#### WHAT TO DO:
In the text about etsy and regretsy, whom do the artists and craftspeople on etsy see the regretsy author as?

#### TEXT SHOWN:
This makes me vulnerable to deconstruction of course, but I think the ability to measure the creative utility of a concept is what distinguishes an artist. Persons with no ability can recognize art, but cannot recognize non-art.

That brings up the seond item. I bought a lovely steam punk bracelet for my daughter-in-law, becoming familiar with the website etsy in the process. It is a huge marketplace for small craftspeople. It has spawned an immensely popular site that uses a satiric take on art but is NSFW: regretsy. The author was surprised to be invited to etsy community meetings as she did not think her snide comments could be popular. She was wrong. The artists and craftspeople on etsy see her as the Simon Cowell of etsy.

She is the critical voice of the community. She says: "This is not art!" And that's my point. Recognizing and fostering creativity is not for people who think they can do it because they recognize and appreciate art.

#### MATERIAL PROVIDED:

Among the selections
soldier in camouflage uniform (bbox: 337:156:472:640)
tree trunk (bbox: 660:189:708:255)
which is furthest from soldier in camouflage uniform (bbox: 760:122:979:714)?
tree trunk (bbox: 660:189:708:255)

==

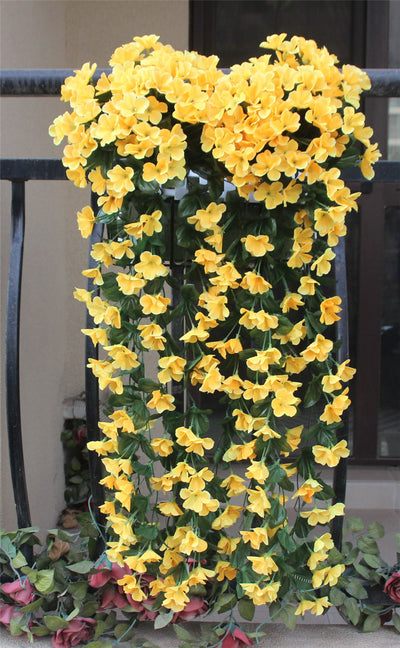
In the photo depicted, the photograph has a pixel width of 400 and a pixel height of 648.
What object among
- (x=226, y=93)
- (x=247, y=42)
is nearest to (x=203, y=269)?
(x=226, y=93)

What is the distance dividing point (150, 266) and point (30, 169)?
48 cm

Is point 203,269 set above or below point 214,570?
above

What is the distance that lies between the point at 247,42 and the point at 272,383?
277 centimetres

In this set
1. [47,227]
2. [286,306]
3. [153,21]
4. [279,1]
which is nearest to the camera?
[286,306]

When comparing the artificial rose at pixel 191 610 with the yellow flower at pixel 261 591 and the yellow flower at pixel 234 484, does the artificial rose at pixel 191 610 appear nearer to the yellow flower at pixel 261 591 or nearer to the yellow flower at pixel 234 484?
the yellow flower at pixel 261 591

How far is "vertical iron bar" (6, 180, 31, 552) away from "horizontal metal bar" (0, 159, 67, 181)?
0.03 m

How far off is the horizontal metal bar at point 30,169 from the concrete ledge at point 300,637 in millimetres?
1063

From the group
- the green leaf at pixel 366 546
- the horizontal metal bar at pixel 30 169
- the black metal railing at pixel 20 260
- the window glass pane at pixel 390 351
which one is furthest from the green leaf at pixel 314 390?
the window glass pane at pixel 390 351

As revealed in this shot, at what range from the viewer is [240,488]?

---

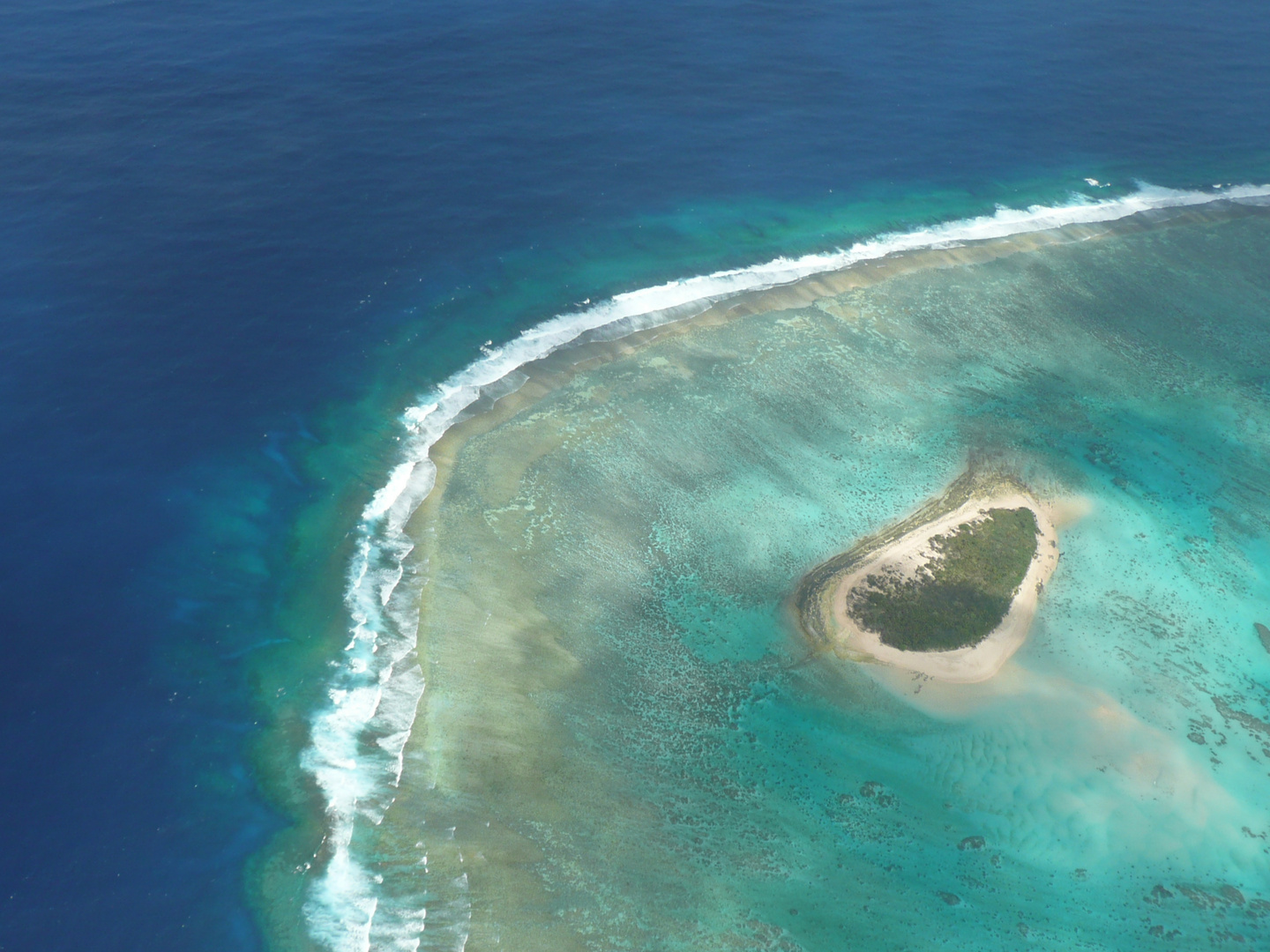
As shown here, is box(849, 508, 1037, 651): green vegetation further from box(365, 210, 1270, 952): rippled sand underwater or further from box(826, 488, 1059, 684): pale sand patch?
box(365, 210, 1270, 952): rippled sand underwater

#### EXERCISE SOLUTION:
The Simon Cowell of etsy.